The school distributions by age is given for 215 delinquents in the California State School at Whittier for boys by Williams ([62]) in sufficient detail to make it usable for estimating the frequency of deficiency on a plan we shall consider shortly. Regarding age seven as satisfactory for the first grade, and so on, only 7 of these boys had reached this standard. Supposing that those older should have attained at least the grade which is satisfactory for the 14-year-old, and those younger the corresponding grades, we find that 29% were four or more years below this standard and 14% were five years below this standard. In the next section we shall endeavor to find out how the school records might also be used as symptomatic of mental capacity.


[31]. The tables of Minneapolis school children were prepared by Mr. Andrew J. Lein and of delinquents by Miss Lydia B. Christ, to whom I am much indebted.

CHAPTER IX. COMPARISON OF THE SCHOOL TEST AND THE BINET TEST

There has been considerable discussion of the question whether psychological testing should be expected to conform to the ranking of pupils in school. This discussion however, does not attack the question in which we are especially interested, i. e., how to get the best information from both. If the school level were measured by the progress made in school by passable work and not by the school position attained often merely through age or size, Binet would be right in expecting that in general they would correspond among groups of children in the public schools. Agreement with real school progress could, therefore, be taken as a criterion of a good series of tests, as it has been by Binet and Bobertag. On the other hand Meumann and Abelson were right in objecting to the proof of the value of tests by agreement with the school level, if they limited their objection to tests applied to exceptional children and to using school position as a final test of school level. Lack of correspondence with our group of delinquents is, of course, no indication of a weakness in the Binet scale. In numerous instances they had been promoted in school because of age without doing passable work. The reader should also see the evidence of the teacher's bad judgment of a pupil's ability assembled by Terman and by Terman and Knollen ([196]).
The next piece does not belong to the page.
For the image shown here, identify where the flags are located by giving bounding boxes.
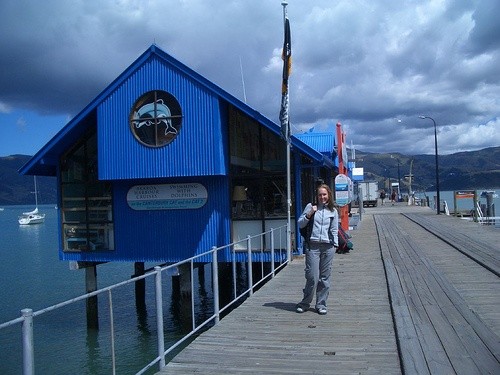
[279,6,293,148]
Terman has calculated the correlation between intelligence quotients determined by the Binet scale and the teacher's estimates of scholastic or of general ability. These gave coefficients of .48 and .45. Doll has found for Goddard's data on school children that the correlation of school grades is closer with life-age than with test-age, .84 as compared with .73 ([12]). This indicates an influence of life-age upon promotion. In a school for deficients Burt found the correlation of teachers' estimates with Binet ages was .55, with mental retardation or excess .59, with intellectual quotient .48. He quotes McIntyre and Rogers as finding coefficients about .5 for similar calculations with normal school children in Scotland ([85]). Starch has shown that measured by the combined ability in reading, writing and spelling a third of the pupils are in a grade behind and a third are in a grade ahead of their ability ([186]).

However much we might disagree as to how close a correlation might be expected between the Binet tests and school level, independent of the relation to life-ages, or which is the better test, it is certain that they afford two different symptoms of mental deficiency. It becomes our immediate problem, therefore, to discover how the most information may be gained from a careful interpretation of the test of school level. If we had sufficient data, three sorts of checks might be formulated. 1. What amount of school retardation will give us the best estimate of mental deficiency among groups? 2. What amount of school retardation should put an individual's mentality in question so that he should be examined? 3. What amount of school success should put in question a Binet diagnosis?

A. Practical Uses of the School Test.

(a) Estimating the Frequency of Deficiency By School Retardation.

We shall first take up the question of utilizing information about school retardation in estimating the frequency of mental deficiency among groups of delinquents. It is perfectly clear that retardation in school position is not always an indication of mental retardation. A child may be behind the position in school reached by the children of his age merely because he has not attended school so long as his companions. A census of school progress which we took in Minnesota indicates that in general a large part, perhaps half, of the retardation in school is to be thus explained even under compulsory attendance laws. Some allowance is also to be made for physical handicaps, such as defects of sight and hearing which are not corrected, illness which does not cause prolonged absence, frequent change of schools, bad home conditions, etc. Aside from absence, however, there can be no question that greater or less degrees of mental retardation is the main cause of retardation in school. Moreover a dull mind is often the reason for beginning school at an older age and for staying away from an unsuitable school environment as much as the law will permit. In any particular case, it is to be noted, however, that all of the excuses for backwardness in school are not likely to account for more than one or two years of lagging for other reasons than dullness.